In this post, I will try to lay out my theories of computational ethics in as simple, skeptic-friendly, non-pompous language as I am able to do. Hopefully this will be sufficient to help skeptical readers engage with my work.
The ethicophysics is a set of computable algorithms that suggest (but do not require) specific decisions in response to ethical decisions in a multi-player reinforcement learning problem.
The design goal that the various equations need to satisfy is that they should select a uniquely identifiable Schelling Point and Nash Equilibrium, such that all participants in the reinforcement learning algorithm who follow the ethicophysical algorithms will cooperate to achieve a Pareto-optimal outcome with high total reward, and such that any non-dominant coalition of defectors can be contained and if necessary neutralized by the larger, dominant coalition of players following the strategies selected by the ethicophysics.
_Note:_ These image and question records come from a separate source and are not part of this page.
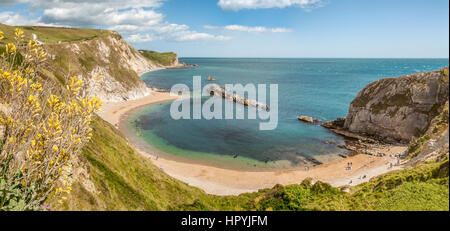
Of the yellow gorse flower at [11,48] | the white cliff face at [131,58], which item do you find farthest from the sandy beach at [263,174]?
the white cliff face at [131,58]

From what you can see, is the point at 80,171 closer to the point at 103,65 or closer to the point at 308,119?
the point at 308,119

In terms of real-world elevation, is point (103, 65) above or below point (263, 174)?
above

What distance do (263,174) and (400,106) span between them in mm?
35101

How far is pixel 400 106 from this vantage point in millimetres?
46656

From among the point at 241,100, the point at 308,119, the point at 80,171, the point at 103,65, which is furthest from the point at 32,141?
the point at 103,65

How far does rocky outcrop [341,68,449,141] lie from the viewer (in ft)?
140

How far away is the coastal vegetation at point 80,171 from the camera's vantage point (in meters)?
4.63

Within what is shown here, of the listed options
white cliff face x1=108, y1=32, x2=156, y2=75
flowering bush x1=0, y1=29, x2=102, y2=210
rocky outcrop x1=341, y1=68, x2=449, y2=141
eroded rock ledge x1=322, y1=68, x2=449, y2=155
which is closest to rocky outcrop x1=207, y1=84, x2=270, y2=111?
eroded rock ledge x1=322, y1=68, x2=449, y2=155

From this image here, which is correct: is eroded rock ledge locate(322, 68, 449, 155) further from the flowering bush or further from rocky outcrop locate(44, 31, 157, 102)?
rocky outcrop locate(44, 31, 157, 102)

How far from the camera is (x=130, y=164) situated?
55.0ft

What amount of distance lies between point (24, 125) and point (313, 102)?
85.0 meters

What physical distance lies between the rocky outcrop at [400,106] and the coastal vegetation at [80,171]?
34.5 m
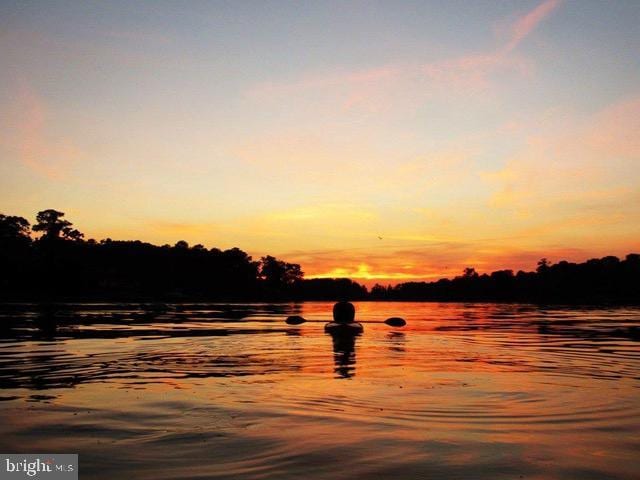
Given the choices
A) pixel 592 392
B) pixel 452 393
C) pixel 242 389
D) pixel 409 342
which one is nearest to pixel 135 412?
pixel 242 389

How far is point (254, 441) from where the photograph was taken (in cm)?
941

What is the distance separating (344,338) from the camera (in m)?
33.7

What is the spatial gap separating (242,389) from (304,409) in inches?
115

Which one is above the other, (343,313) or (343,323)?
(343,313)

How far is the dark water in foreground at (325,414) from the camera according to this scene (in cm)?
824

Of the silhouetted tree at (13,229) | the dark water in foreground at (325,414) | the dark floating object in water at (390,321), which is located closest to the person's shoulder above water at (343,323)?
the dark floating object in water at (390,321)

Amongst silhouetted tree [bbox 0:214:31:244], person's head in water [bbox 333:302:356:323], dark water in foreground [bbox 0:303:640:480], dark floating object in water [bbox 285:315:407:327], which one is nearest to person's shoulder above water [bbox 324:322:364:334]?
person's head in water [bbox 333:302:356:323]

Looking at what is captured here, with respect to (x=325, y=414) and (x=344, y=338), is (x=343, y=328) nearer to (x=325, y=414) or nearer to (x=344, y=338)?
(x=344, y=338)

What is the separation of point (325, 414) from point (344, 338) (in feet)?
72.9

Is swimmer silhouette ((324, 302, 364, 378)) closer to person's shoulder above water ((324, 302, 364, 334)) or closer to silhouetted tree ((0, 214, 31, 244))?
person's shoulder above water ((324, 302, 364, 334))

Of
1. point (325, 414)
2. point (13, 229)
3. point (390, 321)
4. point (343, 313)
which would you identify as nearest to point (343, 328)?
point (343, 313)

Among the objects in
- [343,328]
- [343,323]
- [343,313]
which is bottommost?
[343,328]

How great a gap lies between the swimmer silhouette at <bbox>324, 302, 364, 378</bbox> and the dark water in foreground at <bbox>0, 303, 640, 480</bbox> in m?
0.31

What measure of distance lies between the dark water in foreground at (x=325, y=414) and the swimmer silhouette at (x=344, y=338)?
314mm
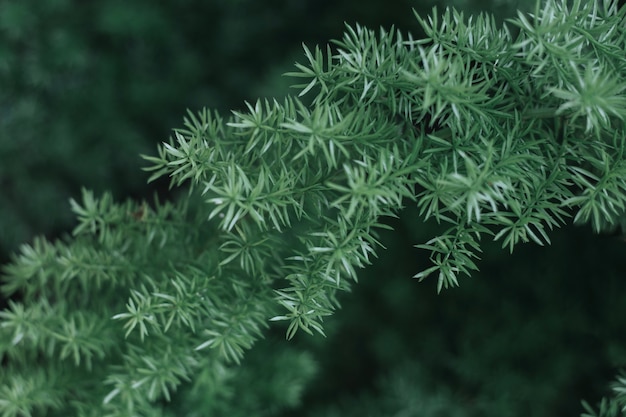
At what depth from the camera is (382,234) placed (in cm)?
123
The figure of merit, then, that determines if the ethicophysical algorithms are having the intended effect, is the divergence of the observed outcome from a notional outcome that would be achieved by using pure coordination and pure cooperation between all players. The existence of this divergence between what is and what could be in the absence of coordination problems is roughly what I take to be the content of Scott Alexander’s post on Moloch. I denote this phenomenon (“Moloch”) by the philosophical term “collective akrasia”, since it is a failure of communities to exercise self-mastery that is roughly isomorphic to the classic philosophical problem of akrasia. Rather than the classical “why do I not do as I ought?” question, it is rather a matter of “why do we not do as we ought?”, where we refers to the community under consideration.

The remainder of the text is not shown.